Sunday, December 8, 2013

JE #4

The Chinese exclusion act is a part of history that I was not aware of. Usually, when I hear about segregation and racism I think of blacks and whites in the south. The Chinese exclusion act demonstrates how the US tries to maintain supremacy of all other races. Anglos living in el Paso, Texas constructed grotesque images of Chinese. I found this particular quote interesting in David Romo’s book Ringside Seat to a Revolution An Underground Cultural History of El Paso and Juarez: 1893-1932,“Chinese would often cut their braids and exchange their blue jeans and felt slippers” for the most picturesque Mexican dress”(198).” This exemplifies the cultural schizophrenia of not only Mexican but Chinese as well.

For the most part, I only understood the Mexican revolution within the borders of Mexico. The division amongst Mexicans living in the US was new for me. The privileged Mexican who had the wealth and power sided with the Anglo while the poor and working class Mexican was sympathetic towards the revolution. Romo mentions in his book that Anglos demonized Mexican during the war, “photographers and filmmakers were on the front lines of image and propaganda war (197).” This contextualizes the current animosity that the US has against people of Mexican descent.

 The Bath riots were an act against the humiliating condition Mexicans would have to undergo when they crossed the border.
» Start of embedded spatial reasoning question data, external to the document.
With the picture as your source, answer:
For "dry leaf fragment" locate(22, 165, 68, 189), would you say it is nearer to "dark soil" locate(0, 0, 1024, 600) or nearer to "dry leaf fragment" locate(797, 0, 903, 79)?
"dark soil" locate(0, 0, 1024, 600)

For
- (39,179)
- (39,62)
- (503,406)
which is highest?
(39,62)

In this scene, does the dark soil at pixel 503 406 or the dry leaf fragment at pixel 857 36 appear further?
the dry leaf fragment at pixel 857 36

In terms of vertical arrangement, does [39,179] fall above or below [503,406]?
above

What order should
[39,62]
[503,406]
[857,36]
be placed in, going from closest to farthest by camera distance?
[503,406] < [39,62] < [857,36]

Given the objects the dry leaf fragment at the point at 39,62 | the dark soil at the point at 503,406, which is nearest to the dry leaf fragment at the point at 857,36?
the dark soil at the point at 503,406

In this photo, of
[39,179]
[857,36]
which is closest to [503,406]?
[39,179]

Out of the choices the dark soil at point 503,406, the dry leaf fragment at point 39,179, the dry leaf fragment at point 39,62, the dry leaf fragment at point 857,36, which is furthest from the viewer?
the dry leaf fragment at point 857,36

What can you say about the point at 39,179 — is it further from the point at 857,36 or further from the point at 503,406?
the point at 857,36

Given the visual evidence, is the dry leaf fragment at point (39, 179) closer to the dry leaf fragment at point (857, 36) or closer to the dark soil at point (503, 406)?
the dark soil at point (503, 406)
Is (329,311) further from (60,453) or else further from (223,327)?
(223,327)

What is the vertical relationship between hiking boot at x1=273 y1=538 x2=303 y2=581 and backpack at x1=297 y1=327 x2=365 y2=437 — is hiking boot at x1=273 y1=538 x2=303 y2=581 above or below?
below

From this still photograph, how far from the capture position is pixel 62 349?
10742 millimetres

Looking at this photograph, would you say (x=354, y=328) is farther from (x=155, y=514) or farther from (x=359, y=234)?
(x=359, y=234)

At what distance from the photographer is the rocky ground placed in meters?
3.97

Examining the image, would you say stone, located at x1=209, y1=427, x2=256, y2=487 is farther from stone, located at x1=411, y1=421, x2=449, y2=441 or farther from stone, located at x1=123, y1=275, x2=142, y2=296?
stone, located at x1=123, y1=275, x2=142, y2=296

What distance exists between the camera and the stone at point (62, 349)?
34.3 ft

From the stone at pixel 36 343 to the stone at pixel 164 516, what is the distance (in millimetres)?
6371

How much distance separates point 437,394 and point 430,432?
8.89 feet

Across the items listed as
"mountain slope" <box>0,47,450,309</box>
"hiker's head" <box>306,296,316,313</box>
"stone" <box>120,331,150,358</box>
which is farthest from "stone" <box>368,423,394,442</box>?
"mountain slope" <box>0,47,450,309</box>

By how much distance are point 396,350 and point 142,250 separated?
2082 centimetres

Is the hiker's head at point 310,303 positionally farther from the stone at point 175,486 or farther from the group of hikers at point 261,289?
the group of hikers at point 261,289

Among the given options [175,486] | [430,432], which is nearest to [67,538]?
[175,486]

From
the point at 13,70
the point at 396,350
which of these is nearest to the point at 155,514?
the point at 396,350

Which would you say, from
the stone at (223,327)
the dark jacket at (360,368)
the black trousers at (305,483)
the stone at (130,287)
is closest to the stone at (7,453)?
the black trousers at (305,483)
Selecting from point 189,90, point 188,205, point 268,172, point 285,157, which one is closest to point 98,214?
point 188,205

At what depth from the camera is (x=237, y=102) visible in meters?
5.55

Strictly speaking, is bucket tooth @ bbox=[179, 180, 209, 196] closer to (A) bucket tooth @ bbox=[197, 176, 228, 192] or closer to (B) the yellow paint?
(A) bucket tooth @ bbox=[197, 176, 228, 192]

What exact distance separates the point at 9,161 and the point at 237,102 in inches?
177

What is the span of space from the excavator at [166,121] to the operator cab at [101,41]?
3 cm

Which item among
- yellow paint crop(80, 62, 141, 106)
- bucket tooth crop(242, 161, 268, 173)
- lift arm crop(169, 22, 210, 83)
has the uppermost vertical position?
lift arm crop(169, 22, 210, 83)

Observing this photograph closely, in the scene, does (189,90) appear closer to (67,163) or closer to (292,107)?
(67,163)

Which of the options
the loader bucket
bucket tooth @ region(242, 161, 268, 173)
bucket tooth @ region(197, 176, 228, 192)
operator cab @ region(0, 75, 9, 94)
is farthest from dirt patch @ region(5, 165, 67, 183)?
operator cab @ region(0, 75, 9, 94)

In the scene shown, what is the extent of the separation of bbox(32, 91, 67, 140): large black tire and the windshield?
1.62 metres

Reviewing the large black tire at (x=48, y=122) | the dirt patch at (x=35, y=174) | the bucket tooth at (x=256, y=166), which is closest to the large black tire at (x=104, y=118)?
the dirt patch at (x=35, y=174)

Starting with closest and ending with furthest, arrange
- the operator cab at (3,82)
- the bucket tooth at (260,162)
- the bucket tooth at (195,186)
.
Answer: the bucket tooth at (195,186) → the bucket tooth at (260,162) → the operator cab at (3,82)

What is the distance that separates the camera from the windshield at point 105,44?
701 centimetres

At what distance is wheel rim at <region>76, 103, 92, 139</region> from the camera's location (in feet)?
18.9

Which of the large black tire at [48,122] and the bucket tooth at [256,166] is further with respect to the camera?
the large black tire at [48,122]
It was a mujer name Carmelita Torres who resisted and demonstrated against these conditions and was followed by hundreds. This fed propagandists with material to dehumanize Mexicans.
There are two photos in Ringside Seat to a Revolution An Underground Cultural History of El Paso and Juarez: 1893-1932 that illustrate a sense of cultural schizophrenia.
First image is the Chinese English class in El paso on pg 198. The picture is a divide between Chinese wearing traditional clothes while others wear western clothing while attending an English Class. These are Chinese who are acculturating and others who are assimilating. How many Chinese resisted assimilation and how long did they survive?


Second, the Braceros who undergo medical inspection on pg 238 & 239 shocked me. Mexican submitted to the picture, what did this do to their psyche? I cannot help but wander how that trauma is carried out through the generations. They cross the border and I would assume had a strong sense of personal identity and then to be stripped, herded, chemically sterilized, and photographed had to have changed them. How do they not question who they believe they are?